### List of tasks:
• A. How old was Clara Jane when she first went to the zoo, according to the zoo post?
• B. Retype the section of the zoo post that begins at the words "Arrangements were made" and stops after "Dutchess of Cornwall.".
• C. The zoo post has a sentence beginning "Arrangements were made." List every visitor or group of visitors named in that sentence.

### Page:
--
Clara "Monkey House" Jane finally had her first trip to the zoo. It's a bit embarrassing that she's 15 months old and it's taken us this long to get her to the zoo, considering that:
a)We live just a few miles from the zoo and drive past it almost daily.
b)It's free.
c)It's one of the best zoos in the country
d)It's free.
The excuse: everyone wanted to be there for her first trip to the zoo. Everyone. My parents, B., a few foreign dignitaries. I finally got fed up, because we're quickly entering the time of year when it's going to be too hot to take my translucent blonde child for an outing. So I said, either make arrangements to join us at the zoo today, or shut the hell up.
Arrangements were made and the zoo was visited by Clara Jane, both of her parents, her maternal grandparents, Kofi Annan, REv. Desmond Tutu and Camilla, Dutchess of Cornwall.
The highlight of the day didn't involve any non-human animals. Nope. The highlight was the fact that my child was a walking machine, ladies and gentlemen. A machine, I tell you. Granted, she had to be holding onto something at all times, but still ... she actually requested to be put on the ground so she could walk. There's hope yet that I won't have to carry her to her first day of preschool.
(Bunches of zoo-walking photos have been uploaded to Flckr, if you'd like to take a peek. Just scroll to the bottom of my main blog page.)
Pleasantly uneventful zoo visits are a rarity in my family. When we go to the zoo, there's usually an animal attack of one sort or another. It started when I was 14 at a run-down zoo in Springfield, Missouri. The poor elephants were in a cinderblock building, chained together at the ankles and seperated from the viewing public by only a big chain. People packed into the building to stare at the rather sickly beasts. One in particular looked particularly goopy and horrific. The one standing directly in front of my parents and me. Who stuck his trunk out and blew his nose all over us.
You'd think that alone would keep us out of zoos. I mean, once you've spent an afternoon trying to wipe black elephant snot out of your shirt, you'd think that would be enough zoo to last a lifetime.
--
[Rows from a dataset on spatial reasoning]
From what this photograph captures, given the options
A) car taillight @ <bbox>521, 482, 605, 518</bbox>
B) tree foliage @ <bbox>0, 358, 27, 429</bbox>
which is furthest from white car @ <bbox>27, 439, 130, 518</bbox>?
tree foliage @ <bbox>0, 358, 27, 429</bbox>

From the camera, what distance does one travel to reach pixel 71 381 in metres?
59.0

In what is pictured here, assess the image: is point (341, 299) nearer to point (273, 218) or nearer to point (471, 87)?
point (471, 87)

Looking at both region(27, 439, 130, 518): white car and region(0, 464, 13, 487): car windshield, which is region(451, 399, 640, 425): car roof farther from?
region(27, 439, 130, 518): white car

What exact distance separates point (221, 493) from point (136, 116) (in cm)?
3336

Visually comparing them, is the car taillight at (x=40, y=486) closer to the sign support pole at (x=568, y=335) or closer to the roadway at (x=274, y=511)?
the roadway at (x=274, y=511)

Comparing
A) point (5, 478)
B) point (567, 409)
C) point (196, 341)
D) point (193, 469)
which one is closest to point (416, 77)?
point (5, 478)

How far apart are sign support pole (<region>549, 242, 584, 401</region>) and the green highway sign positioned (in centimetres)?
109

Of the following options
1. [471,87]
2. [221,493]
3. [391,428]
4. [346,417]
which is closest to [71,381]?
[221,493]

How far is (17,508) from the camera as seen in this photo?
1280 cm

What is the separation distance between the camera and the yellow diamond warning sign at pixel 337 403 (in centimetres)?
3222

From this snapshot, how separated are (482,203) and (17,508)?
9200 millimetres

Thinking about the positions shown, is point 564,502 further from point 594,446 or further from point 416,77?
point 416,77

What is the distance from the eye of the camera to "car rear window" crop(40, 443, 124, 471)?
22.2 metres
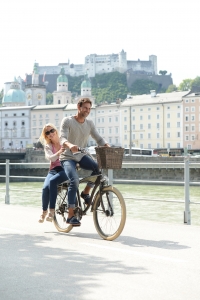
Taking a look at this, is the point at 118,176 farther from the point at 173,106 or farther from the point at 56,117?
the point at 56,117

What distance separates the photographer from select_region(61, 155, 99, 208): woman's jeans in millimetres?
6340

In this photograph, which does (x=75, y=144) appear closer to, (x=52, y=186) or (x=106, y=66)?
(x=52, y=186)

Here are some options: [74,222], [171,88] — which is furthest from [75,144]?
[171,88]

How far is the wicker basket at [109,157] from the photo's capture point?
19.4 ft

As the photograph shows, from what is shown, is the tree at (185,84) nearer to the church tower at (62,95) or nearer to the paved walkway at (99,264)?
the church tower at (62,95)

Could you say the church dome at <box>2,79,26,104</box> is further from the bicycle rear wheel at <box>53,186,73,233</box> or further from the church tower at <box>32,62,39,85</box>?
the bicycle rear wheel at <box>53,186,73,233</box>

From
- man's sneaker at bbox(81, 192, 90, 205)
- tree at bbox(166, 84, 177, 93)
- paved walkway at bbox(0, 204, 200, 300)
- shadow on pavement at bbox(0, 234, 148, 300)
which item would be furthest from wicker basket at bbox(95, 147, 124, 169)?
tree at bbox(166, 84, 177, 93)

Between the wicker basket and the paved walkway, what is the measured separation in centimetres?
80

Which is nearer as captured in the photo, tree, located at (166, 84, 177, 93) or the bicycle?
the bicycle

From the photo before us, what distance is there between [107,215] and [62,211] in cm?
90

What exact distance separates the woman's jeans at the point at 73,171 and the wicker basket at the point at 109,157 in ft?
1.10

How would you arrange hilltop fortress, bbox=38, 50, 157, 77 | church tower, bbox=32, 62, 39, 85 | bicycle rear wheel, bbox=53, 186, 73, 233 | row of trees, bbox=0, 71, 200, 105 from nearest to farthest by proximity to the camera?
1. bicycle rear wheel, bbox=53, 186, 73, 233
2. row of trees, bbox=0, 71, 200, 105
3. church tower, bbox=32, 62, 39, 85
4. hilltop fortress, bbox=38, 50, 157, 77

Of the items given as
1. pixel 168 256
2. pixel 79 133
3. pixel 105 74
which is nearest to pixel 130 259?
pixel 168 256

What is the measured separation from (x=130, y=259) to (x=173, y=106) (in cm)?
9946
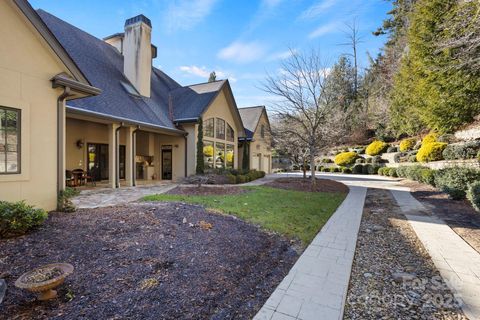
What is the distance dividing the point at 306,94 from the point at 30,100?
11.7 meters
--
### Completed exercise:
• A. She was 15 months old.

• B.
Arrangements were made and the zoo was visited by Clara Jane, both of her parents, her maternal grandparents, Kofi Annan, REv. Desmond Tutu and Camilla, Dutchess of Cornwall.

• C.
- Clara Jane
- both of her parents
- her maternal grandparents
- Kofi Annan
- REv. Desmond Tutu
- Camilla, Dutchess of Cornwall